_Exercise aim_: Translate this sentence from the abstract on contrastive learning into Spanish: "Contrastive learning is a powerful framework for learning self-supervised representations that generalize well to downstream supervised tasks."

_Source passage_:
►
CONTRASTIVE LEARNING CAN FIND AN OPTIMAL BASIS FOR APPROXIMATELY VIEW-INVARIANT FUNCTIONS

Abstract

Contrastive learning is a powerful framework for learning self-supervised representations that generalize well to downstream supervised tasks. We show that multiple existing contrastive learning methods can be reinterpreted as learning kernel functions that approximate a fixed positive-pair kernel. We then prove that a simple representation obtained by combining this kernel with PCA provably minimizes the worst-case approximation error of linear predictors, under a straightforward assumption that positive pairs have similar labels. Our analysis is based on a decomposition of the target function in terms of the eigenfunctions of a positive-pair Markov chain, and a surprising equivalence between these eigenfunctions and the output of Kernel PCA. We give generalization bounds for downstream linear prediction using our Kernel PCA representation, and show empirically on a set of synthetic tasks that applying Kernel PCA to contrastive learning models can indeed approximately recover the Markov chain eigenfunctions, although the accuracy depends on the kernel parameterization as well as on the augmentation strength.
◄
_Material_:
►
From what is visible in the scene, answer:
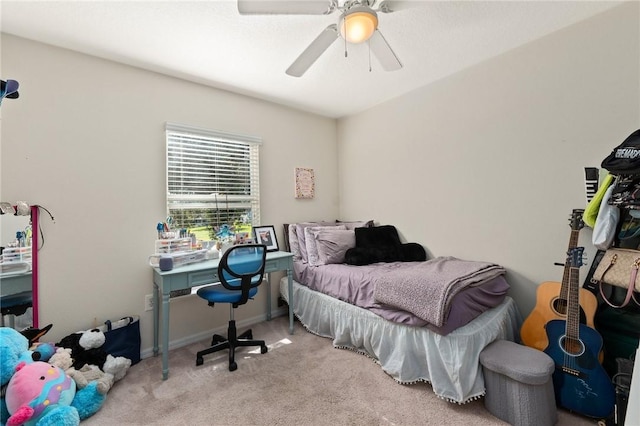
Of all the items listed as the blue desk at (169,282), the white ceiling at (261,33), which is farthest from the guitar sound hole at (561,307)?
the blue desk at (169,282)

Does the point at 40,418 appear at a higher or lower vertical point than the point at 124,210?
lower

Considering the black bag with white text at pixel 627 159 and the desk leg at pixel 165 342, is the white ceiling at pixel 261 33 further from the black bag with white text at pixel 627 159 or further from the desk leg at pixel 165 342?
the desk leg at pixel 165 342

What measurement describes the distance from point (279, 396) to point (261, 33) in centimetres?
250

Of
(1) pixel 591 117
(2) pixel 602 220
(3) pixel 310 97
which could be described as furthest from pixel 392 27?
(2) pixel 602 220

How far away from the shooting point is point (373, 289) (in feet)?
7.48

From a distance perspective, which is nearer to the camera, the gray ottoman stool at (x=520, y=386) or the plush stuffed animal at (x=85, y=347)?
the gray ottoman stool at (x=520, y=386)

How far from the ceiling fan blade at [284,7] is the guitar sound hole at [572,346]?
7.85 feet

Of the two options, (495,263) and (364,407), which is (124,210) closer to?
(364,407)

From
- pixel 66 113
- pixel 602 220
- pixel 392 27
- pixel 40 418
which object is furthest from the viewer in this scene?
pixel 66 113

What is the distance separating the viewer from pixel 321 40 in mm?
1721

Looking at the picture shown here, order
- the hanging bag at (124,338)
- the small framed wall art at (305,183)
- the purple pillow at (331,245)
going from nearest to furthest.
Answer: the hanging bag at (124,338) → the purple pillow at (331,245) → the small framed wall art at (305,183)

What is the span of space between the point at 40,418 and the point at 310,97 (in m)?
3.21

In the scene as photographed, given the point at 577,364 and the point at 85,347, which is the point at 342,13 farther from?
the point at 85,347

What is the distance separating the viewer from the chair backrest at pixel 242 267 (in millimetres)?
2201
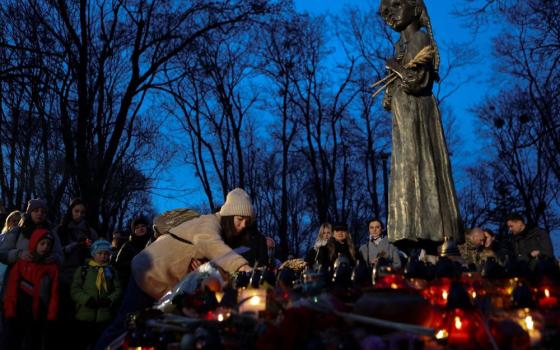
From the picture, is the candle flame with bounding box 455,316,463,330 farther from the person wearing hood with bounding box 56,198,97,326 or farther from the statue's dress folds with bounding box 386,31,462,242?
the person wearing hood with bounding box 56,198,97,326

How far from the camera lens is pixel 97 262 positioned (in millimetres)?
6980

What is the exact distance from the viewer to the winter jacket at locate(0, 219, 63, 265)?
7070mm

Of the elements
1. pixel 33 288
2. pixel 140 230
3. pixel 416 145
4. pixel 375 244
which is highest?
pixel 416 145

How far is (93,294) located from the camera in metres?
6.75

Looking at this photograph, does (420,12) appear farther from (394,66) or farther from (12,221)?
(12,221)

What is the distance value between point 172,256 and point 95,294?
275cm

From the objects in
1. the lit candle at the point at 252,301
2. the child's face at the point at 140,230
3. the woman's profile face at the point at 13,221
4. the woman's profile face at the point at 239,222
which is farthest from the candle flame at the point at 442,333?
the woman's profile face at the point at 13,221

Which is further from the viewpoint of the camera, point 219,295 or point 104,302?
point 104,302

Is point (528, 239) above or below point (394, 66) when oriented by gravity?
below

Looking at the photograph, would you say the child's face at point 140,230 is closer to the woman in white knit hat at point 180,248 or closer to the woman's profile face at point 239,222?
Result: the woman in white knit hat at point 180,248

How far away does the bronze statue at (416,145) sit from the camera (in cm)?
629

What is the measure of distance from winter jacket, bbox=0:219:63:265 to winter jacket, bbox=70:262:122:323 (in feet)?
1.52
◄
_Worked answer_: El aprendizaje contrastivo es un marco potente para aprender representaciones autosupervisadas que generalizan bien a tareas supervisadas posteriores.